Diana Damián Palencia

Women’s rights. Migrant and refugee rights.
Mexico
Formación y Capacitación (FOCA)

Diana is originally from the city of Cristóbal Obregón Villaflores, in Chiapas.. He has a degree in Educational Psychology and a master’s degree in Intercultural Education from the Veracruz University.. She is a specialist in gender, interculturality and migration. She has been part of the advisory council of UN Women Mexico. She was awarded the scholarship “Ashoka”, and she has been a defender of the human rights of women, indigenous peoples and people in migration for more than 35 years. Founder and general director of the “Formation and Training” organization (FOCA). She has participated in farmers’ territorial defense, trade union, feminist, women’s struggles, among others. She is the founder and coordinator of the Mesoamerican Women’s Health and Migration Network (RMMSyM)), a network that articulates social fighters from Mexico, Guatemala, Honduras and El Salvador who seek to guarantee the full exercise of the rights of women and people in migration. She has developed extensive research work, with publications such as “El corredor Huehuetenango-Comitán. A cartography of women in migration”, “Chiapas, a look back” orFeminicidal violence in Chiapas. Visible and hidden reasons for our struggles, resistances and rebellions”. He has also directed the documentary “Blind Steps” which addresses the phenomenon of female migration in southern Mexico.

Formation and Training (FOCA)

Formation and Training A.C. is a civil society organization established in 1996 with the commitment to accompany women in their process of empowerment, defense and enforceability of their rights, especially the rights to sexual and reproductive health and the rights of women in migration. With this work, its goal is to contribute to the social, political and cultural transformation to build equal relations between women and men that strengthen bonds of respect, dignity and equity with a feminist, intercultural approach. It defines itself as a feminist organization that is committed to a non-patriarchal and anti-racist project. The focus of its work is to improve the living conditions of women, especially rural, indigenous and Afro-descendant women. Improving conditions means for FOCA to push for structural, political and cultural changes.
They work from two strategic lines: 1) the Gender and Migration Program and, 2) the comprehensive health program for women, adolescents and girls.

With the Gender and Migration Program they respond effectively and from a gender approach to an urgent, multi-causal and growing problem in the southern front of Mexico-Guatemala.
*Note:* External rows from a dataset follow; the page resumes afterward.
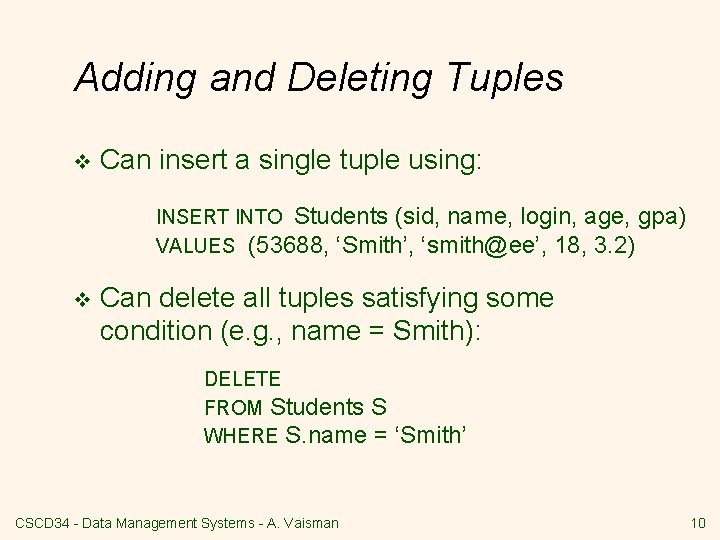 Adding and Deleting Tuples

❖ Can insert a single tuple using:

INSERT INTO Students (sid, name, login, age, gpa)
VALUES (53688, ‘Smith’, ‘smith@ee’, 18, 3.2)

❖ Can delete all tuples satisfying some condition (e.g., name = Smith):

DELETE
FROM Students S
WHERE S.name = ‘Smith’

CSCD34 - Data Management Systems - A. Vaisman

10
On the one hand, they provide comprehensive care to women and their families who are on the move with the resolution of basic needs such as food and safe/violence-free places to spend the night, legal guidance in cases of requests for refuge and asylum , psychological support. On the other hand, they are committed to the defense of women’s human rights, which is why they carry out political advocacy actions; they create effective spaces for the coordination and articulation of strategies and actions with official bodies and civil society. They also promote processes of reflection on the structural causes and effects of migration with the communities of origin, make known the human rights of those who are on the move and articulate actions from the base, all through the Network of community managers who have conformed. Finally, since the visibility and awareness of the population in general about the violation of the human rights of these people is key, they have a communication strategy on the radio and carry out the production of informative documentaries.

With the Comprehensive Health Program, they contribute to creating the conditions for women and girls to have better lives, to be informed, to know and exercise their rights and to make decisions about their lives. This involves reducing maternal death (which has a very high rate in Chiapas), preventing early and unwanted pregnancy and fighting for the preservation and respect of the forms of health care of the original peoples. In this program they work with women and also with those who attend to them in their reproductive processes: traditional midwives. With both groups they carry out different processes of training, empowerment and leadership from a gender approach and Rights of the original peoples. The aim is for women and midwives to demand their rights and become agents of social transformation. From this program, those who work with the women of the communities have trained sexual and reproductive health promoters and they have also promoted the formation of the “Chiapas Nich Ixim Midwives Movement” with state and national impact.

They are currently finalizing an international cooperation project funded by the Government of Catalonia together with Almena Feminista, Creación Positiva y Mujeres Pa’lante, all of them working with a gender, rights, intersectional and anti-racist approach in Catalonia.